Your Python script or notebook may have requirements on external libraries. Datapane supports the ability to add local folders and files, which you can deploy alongside your script, the ability to include pip requirements, which are made available to your script when it is run on Datapane, and the ability to specify a Docker container which your script runs in. These are all configured in your datapane.yaml.

Python dependencies

If we were building a reporting tool to pull down financial data, we may want to use the yfinance library in Python. To do this, we could add it to a requirements list in our datapane.yaml

datapane.yaml
...
requirements:
- yfinance

Additional files and folders

Additionally, we may want to include a local Python folder or file. Imagine we have a separate Python file, stock_scaler.py which helps us scale the values of our stocks, and which we want to use in our script, or a folder of SQL scripts which we want to use in Python.

~/C/d/d/my-new-proj> ls
dp-script.py datapane.yaml stock_scaler.py

To include this in the deploy, we could add it to include

datapane.yaml
...
include:
- stock_scaler.py

Docker dependencies

By default, scripts on Datapane run in our standard docker container, which includes the following libraries.

seaborn == 0.10.*
altair-recipes ~= 0.8.0
git+https://github.com/altair-viz/altair_pandas@master#egg=altair-pandas
git+https://github.com/altair-viz/pdvega@master#egg=pdvega
scipy == 1.4.*
scikit-learn == 0.22.*
patsy ~= 0.5.1
lightgbm ~= 2.2.3
lifetimes == 0.11.*
lifelines == 0.23.*
./wheels/fbprophet-0.5-py3-none-any.whl
adtk ~= 0.6.2
# data access
sqlalchemy ~= 1.3
psycopg2-binary ~= 2.8
PyMySQL ~= 0.9.3
google-cloud-bigquery[pandas, pyarrow] ~= 1.17
boto3 ~= 1.12.6
requests ~= 2.23.0
ftpretty ~= 0.3.2
pymongo ~= 3.10.1
# misc
dnspython ~= 1.16.0 # requirement for pymongo to connect to certain instances
sh ~= 1.13.0

If you want your script to run in your own Docker container, you can specify your own.
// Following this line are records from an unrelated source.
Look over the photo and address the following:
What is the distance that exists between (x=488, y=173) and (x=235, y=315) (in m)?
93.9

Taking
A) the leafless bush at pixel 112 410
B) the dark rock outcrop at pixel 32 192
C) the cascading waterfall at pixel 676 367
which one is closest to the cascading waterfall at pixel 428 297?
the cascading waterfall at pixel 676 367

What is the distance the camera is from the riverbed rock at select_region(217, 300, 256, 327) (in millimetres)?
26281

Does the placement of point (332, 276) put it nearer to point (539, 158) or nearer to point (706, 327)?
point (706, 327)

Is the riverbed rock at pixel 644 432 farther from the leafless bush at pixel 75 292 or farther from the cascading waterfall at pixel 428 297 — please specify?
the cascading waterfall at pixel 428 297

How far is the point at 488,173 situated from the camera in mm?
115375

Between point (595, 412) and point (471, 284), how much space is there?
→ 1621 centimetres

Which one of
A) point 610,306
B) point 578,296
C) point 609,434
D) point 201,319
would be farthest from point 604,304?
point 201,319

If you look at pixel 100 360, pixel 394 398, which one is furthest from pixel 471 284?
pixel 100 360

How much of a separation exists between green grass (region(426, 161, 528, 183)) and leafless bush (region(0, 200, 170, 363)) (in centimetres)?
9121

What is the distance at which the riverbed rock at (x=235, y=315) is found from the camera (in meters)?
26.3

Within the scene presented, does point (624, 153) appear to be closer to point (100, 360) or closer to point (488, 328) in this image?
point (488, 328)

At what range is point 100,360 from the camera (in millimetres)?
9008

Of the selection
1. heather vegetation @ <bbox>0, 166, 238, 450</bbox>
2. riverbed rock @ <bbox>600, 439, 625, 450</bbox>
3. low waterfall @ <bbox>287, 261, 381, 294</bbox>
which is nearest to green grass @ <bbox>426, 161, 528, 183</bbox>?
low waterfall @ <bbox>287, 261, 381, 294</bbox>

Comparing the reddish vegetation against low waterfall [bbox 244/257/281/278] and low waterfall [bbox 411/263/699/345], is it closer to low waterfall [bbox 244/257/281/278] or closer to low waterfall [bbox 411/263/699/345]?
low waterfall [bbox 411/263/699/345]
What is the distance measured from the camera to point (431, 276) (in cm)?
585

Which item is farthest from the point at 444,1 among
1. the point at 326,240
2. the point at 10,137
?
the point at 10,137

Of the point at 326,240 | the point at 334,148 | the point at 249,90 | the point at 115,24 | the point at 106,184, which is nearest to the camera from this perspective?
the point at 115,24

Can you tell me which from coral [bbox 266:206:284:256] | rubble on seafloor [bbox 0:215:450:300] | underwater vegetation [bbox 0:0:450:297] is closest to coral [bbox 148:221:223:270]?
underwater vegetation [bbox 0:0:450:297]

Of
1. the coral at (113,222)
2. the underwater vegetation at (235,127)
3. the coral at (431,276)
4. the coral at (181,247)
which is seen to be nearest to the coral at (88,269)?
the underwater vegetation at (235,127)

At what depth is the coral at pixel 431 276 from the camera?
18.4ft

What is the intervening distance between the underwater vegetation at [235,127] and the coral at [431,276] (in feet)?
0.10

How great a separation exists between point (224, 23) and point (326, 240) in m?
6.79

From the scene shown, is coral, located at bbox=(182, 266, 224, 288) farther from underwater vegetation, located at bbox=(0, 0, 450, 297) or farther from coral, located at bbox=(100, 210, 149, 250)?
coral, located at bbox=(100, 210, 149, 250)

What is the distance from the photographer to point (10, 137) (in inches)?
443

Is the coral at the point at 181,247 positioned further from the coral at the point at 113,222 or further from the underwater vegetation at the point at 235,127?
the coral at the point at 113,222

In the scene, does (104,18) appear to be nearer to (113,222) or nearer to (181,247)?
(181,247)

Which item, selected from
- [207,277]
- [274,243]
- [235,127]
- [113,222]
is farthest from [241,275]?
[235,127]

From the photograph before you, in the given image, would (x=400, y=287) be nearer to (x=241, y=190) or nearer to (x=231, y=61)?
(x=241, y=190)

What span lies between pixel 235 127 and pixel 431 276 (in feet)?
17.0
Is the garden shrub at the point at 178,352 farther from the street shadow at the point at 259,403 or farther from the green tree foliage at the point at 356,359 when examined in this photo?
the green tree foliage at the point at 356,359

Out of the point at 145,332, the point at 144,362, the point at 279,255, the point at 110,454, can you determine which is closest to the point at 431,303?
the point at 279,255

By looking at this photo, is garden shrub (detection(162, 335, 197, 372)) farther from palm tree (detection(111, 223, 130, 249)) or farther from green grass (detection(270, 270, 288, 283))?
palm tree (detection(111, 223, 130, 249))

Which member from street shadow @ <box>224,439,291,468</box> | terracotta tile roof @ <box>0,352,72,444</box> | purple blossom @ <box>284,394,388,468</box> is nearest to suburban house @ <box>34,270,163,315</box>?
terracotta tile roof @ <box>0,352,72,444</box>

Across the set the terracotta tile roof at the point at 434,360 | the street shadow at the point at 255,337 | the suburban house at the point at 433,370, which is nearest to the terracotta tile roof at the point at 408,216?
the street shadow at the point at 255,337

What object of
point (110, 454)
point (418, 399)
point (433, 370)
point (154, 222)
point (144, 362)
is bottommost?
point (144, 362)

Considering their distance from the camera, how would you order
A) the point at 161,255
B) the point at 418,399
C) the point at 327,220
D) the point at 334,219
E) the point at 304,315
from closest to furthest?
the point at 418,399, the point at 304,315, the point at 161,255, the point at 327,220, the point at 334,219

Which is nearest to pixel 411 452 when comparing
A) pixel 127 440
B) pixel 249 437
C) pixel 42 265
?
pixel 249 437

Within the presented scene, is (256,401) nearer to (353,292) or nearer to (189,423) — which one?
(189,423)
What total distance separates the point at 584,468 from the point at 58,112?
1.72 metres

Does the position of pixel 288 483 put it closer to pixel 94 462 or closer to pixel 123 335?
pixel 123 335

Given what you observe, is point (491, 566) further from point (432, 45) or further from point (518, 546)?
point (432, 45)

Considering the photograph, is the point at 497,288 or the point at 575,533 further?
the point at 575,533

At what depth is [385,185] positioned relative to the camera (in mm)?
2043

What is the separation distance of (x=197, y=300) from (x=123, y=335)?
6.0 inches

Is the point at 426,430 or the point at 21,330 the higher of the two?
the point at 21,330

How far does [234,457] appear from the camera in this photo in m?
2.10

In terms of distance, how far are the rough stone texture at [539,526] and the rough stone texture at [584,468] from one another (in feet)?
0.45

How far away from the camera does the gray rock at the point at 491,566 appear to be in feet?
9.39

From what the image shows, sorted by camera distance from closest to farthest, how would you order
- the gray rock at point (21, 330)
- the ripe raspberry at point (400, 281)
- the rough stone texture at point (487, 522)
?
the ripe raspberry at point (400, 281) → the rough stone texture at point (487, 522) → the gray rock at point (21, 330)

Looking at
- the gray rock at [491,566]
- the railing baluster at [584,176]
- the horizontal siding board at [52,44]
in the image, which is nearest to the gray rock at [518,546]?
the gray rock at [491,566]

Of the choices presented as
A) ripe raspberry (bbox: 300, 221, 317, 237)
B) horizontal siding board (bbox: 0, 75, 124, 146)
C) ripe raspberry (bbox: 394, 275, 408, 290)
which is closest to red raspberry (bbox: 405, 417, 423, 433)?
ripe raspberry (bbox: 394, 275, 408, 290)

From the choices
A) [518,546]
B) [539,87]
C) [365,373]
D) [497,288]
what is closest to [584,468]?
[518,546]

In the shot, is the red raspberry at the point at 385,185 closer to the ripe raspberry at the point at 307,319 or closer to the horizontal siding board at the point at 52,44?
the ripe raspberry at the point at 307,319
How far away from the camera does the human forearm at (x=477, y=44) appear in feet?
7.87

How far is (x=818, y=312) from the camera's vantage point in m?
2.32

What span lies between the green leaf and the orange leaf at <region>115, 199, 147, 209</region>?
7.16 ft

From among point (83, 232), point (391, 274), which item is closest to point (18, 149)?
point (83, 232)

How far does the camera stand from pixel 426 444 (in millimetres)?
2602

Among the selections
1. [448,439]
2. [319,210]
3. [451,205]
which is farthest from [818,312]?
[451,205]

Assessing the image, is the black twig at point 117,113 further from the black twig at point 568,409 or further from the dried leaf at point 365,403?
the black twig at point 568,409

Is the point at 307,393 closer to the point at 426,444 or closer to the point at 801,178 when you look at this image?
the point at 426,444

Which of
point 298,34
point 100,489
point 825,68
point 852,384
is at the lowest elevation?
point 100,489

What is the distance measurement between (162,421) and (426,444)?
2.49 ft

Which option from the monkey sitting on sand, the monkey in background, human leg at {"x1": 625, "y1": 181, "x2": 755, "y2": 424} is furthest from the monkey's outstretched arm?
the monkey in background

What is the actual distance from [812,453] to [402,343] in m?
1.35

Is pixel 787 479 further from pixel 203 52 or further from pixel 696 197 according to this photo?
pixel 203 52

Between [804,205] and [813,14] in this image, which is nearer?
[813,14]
This support currently only supports public Docker images, and we're adding support for private repositories in the near future. With that in mind, for anything that you don't want to be public, we would recommend continuing to upload private directories through the regular include the mechanism, and including OS requirements or pip requirements.txt in the Dockerfile.

Although you can use any base for your Docker image, we would recommend inheriting off ours. To do this, create a Docker image which inherits from the our base image (nstack/datapane-python-runner) and adds your required dependencies.

from nstack/datapane-python-runner:latest
COPY requirements.txt .
RUN pip3 install --user -r requirements.txt

If you build this and push it to Dockerhub, you can then specify it in your datapane.yaml as follows:

container_image_name: your-image-name

When you run a script, it will run inside this Docker container. Note that the first run may take a bit longer, as it needs to pull the image from Dockerhub. Once it pulls it once, it's cached for future runs.